Biomodulation of capecitabine by paclitaxel and carboplatin in advanced solid tumors and adenocarcinoma of unknown primary.

作者信息

Mikhail Sameh, Lustberg Maryam B, Ruppert Amy S, Mortazavi Amir, Monk Paul, Kleiber Barbara, Villalona-Calero Miguel, Bekaii-Saab Tanios

机构信息

Richard Solove Research Institute, The Ohio State University Comprehensive Cancer Center-James Cancer Hospital, 320 W 10th Avenue, Columbus, OH, 43221, USA.

出版信息

Cancer Chemother Pharmacol. 2015 Nov;76(5):1005-12. doi: 10.1007/s00280-015-2877-6. Epub 2015 Sep 28.

Abstract

Paclitaxel and carboplatin upregulate thymidine phosphorylase and thus may provide synergistic antitumor activity in combination with capecitabine (CTX). We, therefore, performed a phase I/II study of CTX. In the phase I study, patients with advanced solid tumors received carboplatin on day 1, paclitaxel on days 1, 8, 15 and capecitabine orally twice a day on days 8-21, every 4 weeks. Phase II patients with advanced adenocarcinoma of unknown primary (ACUP) were treated at the maximal tolerable dose. The phase I study enrolled 29 patients evaluable for dose limiting toxicity. The recommended phase II dose was capecitabine 750 mg/m(2) bid, paclitaxel 60 mg/m(2)/week and carboplatin AUC of 6. There were 9 confirmed responses, 5 partial responses and disease stabilization >3 months in 14 patients.
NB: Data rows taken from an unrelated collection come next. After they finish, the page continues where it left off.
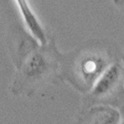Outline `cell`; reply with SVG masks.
I'll return each mask as SVG.
<instances>
[{
	"label": "cell",
	"mask_w": 124,
	"mask_h": 124,
	"mask_svg": "<svg viewBox=\"0 0 124 124\" xmlns=\"http://www.w3.org/2000/svg\"><path fill=\"white\" fill-rule=\"evenodd\" d=\"M124 89V63L116 60L103 73L89 93L83 95L80 108L95 104H106L115 107L121 90Z\"/></svg>",
	"instance_id": "cell-3"
},
{
	"label": "cell",
	"mask_w": 124,
	"mask_h": 124,
	"mask_svg": "<svg viewBox=\"0 0 124 124\" xmlns=\"http://www.w3.org/2000/svg\"><path fill=\"white\" fill-rule=\"evenodd\" d=\"M122 112L111 105L95 104L79 109L74 124H121Z\"/></svg>",
	"instance_id": "cell-5"
},
{
	"label": "cell",
	"mask_w": 124,
	"mask_h": 124,
	"mask_svg": "<svg viewBox=\"0 0 124 124\" xmlns=\"http://www.w3.org/2000/svg\"><path fill=\"white\" fill-rule=\"evenodd\" d=\"M115 61L110 48L102 42H87L72 50L62 52L61 80L84 95Z\"/></svg>",
	"instance_id": "cell-1"
},
{
	"label": "cell",
	"mask_w": 124,
	"mask_h": 124,
	"mask_svg": "<svg viewBox=\"0 0 124 124\" xmlns=\"http://www.w3.org/2000/svg\"><path fill=\"white\" fill-rule=\"evenodd\" d=\"M41 44L30 33L16 27L7 36V47L11 62L17 70Z\"/></svg>",
	"instance_id": "cell-4"
},
{
	"label": "cell",
	"mask_w": 124,
	"mask_h": 124,
	"mask_svg": "<svg viewBox=\"0 0 124 124\" xmlns=\"http://www.w3.org/2000/svg\"><path fill=\"white\" fill-rule=\"evenodd\" d=\"M61 55L54 38H50L45 45H40L16 70L9 88L10 94L17 97L31 98L50 85L62 83Z\"/></svg>",
	"instance_id": "cell-2"
},
{
	"label": "cell",
	"mask_w": 124,
	"mask_h": 124,
	"mask_svg": "<svg viewBox=\"0 0 124 124\" xmlns=\"http://www.w3.org/2000/svg\"><path fill=\"white\" fill-rule=\"evenodd\" d=\"M121 124H124V117H122V122H121Z\"/></svg>",
	"instance_id": "cell-8"
},
{
	"label": "cell",
	"mask_w": 124,
	"mask_h": 124,
	"mask_svg": "<svg viewBox=\"0 0 124 124\" xmlns=\"http://www.w3.org/2000/svg\"><path fill=\"white\" fill-rule=\"evenodd\" d=\"M122 62H123V63H124V58H123V60H122Z\"/></svg>",
	"instance_id": "cell-9"
},
{
	"label": "cell",
	"mask_w": 124,
	"mask_h": 124,
	"mask_svg": "<svg viewBox=\"0 0 124 124\" xmlns=\"http://www.w3.org/2000/svg\"><path fill=\"white\" fill-rule=\"evenodd\" d=\"M17 4L23 23L30 33L33 36L41 45H45L49 42V37L47 36L44 26L38 19L33 9L31 8L28 0H15Z\"/></svg>",
	"instance_id": "cell-6"
},
{
	"label": "cell",
	"mask_w": 124,
	"mask_h": 124,
	"mask_svg": "<svg viewBox=\"0 0 124 124\" xmlns=\"http://www.w3.org/2000/svg\"><path fill=\"white\" fill-rule=\"evenodd\" d=\"M112 2L118 10L124 13V0H112Z\"/></svg>",
	"instance_id": "cell-7"
}]
</instances>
The phase II study was prematurely terminated at 25 patients due to cessation of funding. The objective response rate was 32 % (95 % CI 0.15-0.54), the median progression-free survival 5.5 months (95 % CI 2.8-10.8 months) and the median overall survival 10.8 months (95 % CI 6.0-32.0 months). CTX demonstrated acceptable tolerability and antitumor activity. At the recommended dose level in patients with ACUP, this regimen showed encouraging preliminary activity.

摘要

紫杉醇和卡铂可上调胸苷磷酸化酶,因此与卡培他滨(CTX)联合使用时可能具有协同抗肿瘤活性。因此,我们开展了CTX的I/II期研究。在I期研究中,晚期实体瘤患者在第1天接受卡铂治疗,在第1、8、15天接受紫杉醇治疗,并在第8 - 21天每天口服两次卡培他滨,每4周重复一次。II期原发性不明的晚期腺癌(ACUP)患者接受最大耐受剂量治疗。I期研究纳入了29例可评估剂量限制性毒性的患者。推荐的II期剂量为卡培他滨750 mg/m²,每日两次;紫杉醇60 mg/m²/周;卡铂曲线下面积为6。共有9例确诊缓解,5例部分缓解,14例患者疾病稳定超过3个月。II期研究因资金停止在25例患者时提前终止。客观缓解率为32%(95%置信区间0.15 - 0.54),无进展生存期中位数为5.5个月(95%置信区间2.8 - 10.8个月),总生存期中位数为10.8个月(95%置信区间6.0 - 32.0个月)。CTX显示出可接受的耐受性和抗肿瘤活性。在ACUP患者的推荐剂量水平下,该方案显示出令人鼓舞的初步活性。